Julien Ricaud

Personal information
- Full name: Julien Ricaud
- Date of birth: 28 January 1985 (age 41)
- Place of birth: Villeneuve-sur-Lot, France
- Height: 1.85 m (6 ft 1 in)
- Position: Midfielder

Team information
- Current team: Avranches
- Number: 7

Senior career*
- Years: Team / Apps / (Gls)
- 2004–2005: Laval / 0 / (0)
- 2005–2007: Genêts Anglet / 63 / (2)
- 2007–2008: Compiègne / 22 / (0)
- 2008–2010: Pau / 62 / (2)
- 2010–2013: Niort / 94 / (1)
- 2013–2014: Le Poiré sur Vie / 22 / (1)
- 2014–: Avranches / 61 / (1)

= Julien Ricaud =

French professional footballer (born 1985)

Julien Ricaud (born 28 January 1985) is a French professional footballer who plays for Avranches as a defensive midfielder.

After progressing through the youth ranks at Laval, he began his senior career with Championnat de France amateur (CFA) side Genêts Anglet in 2005. Two years later, Ricaud signed for CFA rivals Compiègne, spending one season there before joining Pau. In the summer of 2010, he was signed by newly promoted Championnat National club Chamois Niortais on a free transfer.
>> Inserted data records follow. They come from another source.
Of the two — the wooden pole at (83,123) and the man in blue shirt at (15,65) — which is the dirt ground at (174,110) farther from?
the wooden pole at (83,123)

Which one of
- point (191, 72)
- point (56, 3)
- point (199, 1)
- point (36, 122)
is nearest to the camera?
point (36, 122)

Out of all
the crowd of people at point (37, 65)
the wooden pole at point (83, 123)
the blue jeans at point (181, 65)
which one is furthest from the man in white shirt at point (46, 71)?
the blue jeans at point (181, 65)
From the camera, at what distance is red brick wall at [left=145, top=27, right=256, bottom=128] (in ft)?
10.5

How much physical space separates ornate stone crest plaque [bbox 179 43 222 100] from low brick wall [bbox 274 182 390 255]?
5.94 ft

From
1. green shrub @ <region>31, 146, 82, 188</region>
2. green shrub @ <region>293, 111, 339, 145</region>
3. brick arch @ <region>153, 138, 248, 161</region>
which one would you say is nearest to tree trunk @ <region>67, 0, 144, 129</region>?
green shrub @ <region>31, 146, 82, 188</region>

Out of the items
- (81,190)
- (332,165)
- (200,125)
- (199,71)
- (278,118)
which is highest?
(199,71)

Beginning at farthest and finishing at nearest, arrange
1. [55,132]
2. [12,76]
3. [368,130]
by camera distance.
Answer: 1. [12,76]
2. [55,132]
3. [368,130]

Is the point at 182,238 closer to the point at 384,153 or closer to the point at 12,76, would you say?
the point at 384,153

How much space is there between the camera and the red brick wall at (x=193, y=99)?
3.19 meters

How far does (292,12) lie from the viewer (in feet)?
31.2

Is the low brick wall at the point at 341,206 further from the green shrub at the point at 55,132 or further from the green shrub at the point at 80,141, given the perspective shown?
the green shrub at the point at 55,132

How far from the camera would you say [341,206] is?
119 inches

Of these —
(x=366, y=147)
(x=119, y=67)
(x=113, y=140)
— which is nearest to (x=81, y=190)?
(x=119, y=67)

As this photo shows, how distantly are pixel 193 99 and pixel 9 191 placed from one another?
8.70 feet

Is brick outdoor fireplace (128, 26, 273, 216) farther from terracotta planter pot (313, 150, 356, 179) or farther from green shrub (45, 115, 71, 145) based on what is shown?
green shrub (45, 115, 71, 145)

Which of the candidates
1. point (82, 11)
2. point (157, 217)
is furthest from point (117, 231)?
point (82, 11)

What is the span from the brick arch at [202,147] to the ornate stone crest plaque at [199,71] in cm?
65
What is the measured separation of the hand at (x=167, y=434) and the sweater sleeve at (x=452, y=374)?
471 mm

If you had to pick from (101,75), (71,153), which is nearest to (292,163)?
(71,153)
Ricaud became an important figure in the Niort team over the following three seasons, often partnering Johan Gastien in the centre of midfield. He made 36 league appearances in the 2011–12 season as the side finished as runners-up in the National, thereby winning promotion to Ligue 2, the second tier of French football. At the end of the 2012–13 season it was announced that Ricaud, along with four other players, would not be re-signing with Niort for the following campaign.